After the state passed AB-153 to tax internet sales in 2011, Amazon’s CEO Jeff Bezos terminated 25,000 registered Amazon resellers in California. The brutal hardball tactic caused panic in Sacramento and forced California’s Board of Equalization to cut a deal. Amazon.com agreed to re-authorize terminated resellers and collect sales taxes on items that the company sells to California residents. But Amazon won the right to continue to not collect any sales taxes from companies that do not have a physical presence in the state. That includes millions of items listed for sale on its website, stored in its warehouses, and shipped to California residents as “fulfilled by” Amazon. That amounts to about 20 to 25 percent of items the company ships to California customers.
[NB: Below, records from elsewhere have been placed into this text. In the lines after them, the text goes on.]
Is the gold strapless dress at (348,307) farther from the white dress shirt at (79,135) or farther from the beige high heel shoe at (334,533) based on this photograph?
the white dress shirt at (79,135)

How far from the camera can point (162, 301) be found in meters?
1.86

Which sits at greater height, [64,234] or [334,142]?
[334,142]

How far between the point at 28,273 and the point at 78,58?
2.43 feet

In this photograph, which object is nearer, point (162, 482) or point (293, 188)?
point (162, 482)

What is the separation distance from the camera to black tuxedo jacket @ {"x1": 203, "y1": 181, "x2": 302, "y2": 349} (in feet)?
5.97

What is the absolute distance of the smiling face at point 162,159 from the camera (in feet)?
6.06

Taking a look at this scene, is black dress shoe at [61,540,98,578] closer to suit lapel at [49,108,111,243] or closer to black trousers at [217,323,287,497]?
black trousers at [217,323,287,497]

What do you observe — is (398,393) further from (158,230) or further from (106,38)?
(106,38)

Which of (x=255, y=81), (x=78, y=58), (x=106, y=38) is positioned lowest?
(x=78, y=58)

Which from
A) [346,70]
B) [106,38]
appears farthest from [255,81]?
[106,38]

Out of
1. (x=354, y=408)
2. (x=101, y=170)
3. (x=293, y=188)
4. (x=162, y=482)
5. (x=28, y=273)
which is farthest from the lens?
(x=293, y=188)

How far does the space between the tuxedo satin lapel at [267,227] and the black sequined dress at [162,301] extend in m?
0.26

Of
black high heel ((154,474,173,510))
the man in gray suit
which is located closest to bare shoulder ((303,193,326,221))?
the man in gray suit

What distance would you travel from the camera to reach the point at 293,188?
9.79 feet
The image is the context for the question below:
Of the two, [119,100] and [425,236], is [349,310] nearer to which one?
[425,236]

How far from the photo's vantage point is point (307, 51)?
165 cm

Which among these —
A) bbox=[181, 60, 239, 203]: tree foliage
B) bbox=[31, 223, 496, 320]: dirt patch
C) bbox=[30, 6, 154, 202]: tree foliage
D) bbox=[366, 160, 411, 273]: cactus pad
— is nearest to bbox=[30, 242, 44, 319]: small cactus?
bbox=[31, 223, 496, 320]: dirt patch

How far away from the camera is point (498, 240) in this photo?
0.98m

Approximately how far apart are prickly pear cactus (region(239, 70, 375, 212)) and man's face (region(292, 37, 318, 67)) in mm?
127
Armed with the what CNET refers to as a the fulfillment “tax loophole,” Amazon negotiated a $1.75 million “California Competes Tax Credit” with the state to leveragd the loophole into opening a fulfillment center in San Bernardino in 2012, where unemployment was at a near-national-high of 12.3 percent. Over the next 5 years, Amazon has added California fulfillment centers in Tracy, Patterson, Moreno Valley, Redlands, Rialto, and another San Bernardino facility in 2016.
Amazon has mastered the “eye-popping incentives” game, according to a “Good Jobs First” study released in December 2016. In the last 15 years, Amazon has racked-up at least $850 million in government-negotiated subsidies for sales tax abatement, property tax abatements, tax increment financing, infrastructure improvements, training grants, and corporate income tax credits. Amazon has also received waivers of sales tax on building materials, machinery, and equipment for its facilities.
Good Jobs First researchers found the pace of Amazon subsidies increased in 2015 and 2016, as two dozen communities across the U.S. communities committed to $241,363,222 to attract new facilities or existing location expansions. The four biggest Amazon fulfillment and sortation center government subsidy deals were $43 million in Baltimore, Maryland; $32 million in Kenosha, Wisconsin; $22 million for locating in Pennsylvania; and $17 million for two facilities in Ohio.
Given that total employment by Amazon’s U.S. fulfillment network is only about 90,000 full-time employees, earning wage rates of between $17 to $36 an hour, it should be assumed that Amazon would demand record government subsidies to locate a corporate headquarters for 50,000 high-paying jobs for executives and high-skilled staff.
According to Good Jobs First, California has given $2.67 billion in “corporate welfare” subsidies to attract businesses to the state over the past two decades. The biggest beneficiaries were “$889.3 million for aerospace and military contractors, and $389.4 million for entertainment and media.”
The biggest single California deal was $415 million to Lockheed Martin and Northrop Grumman to build the next generation strategic bomber. That works out to a stunning 17.5 percent of all wages paid to workers over a 15-year period.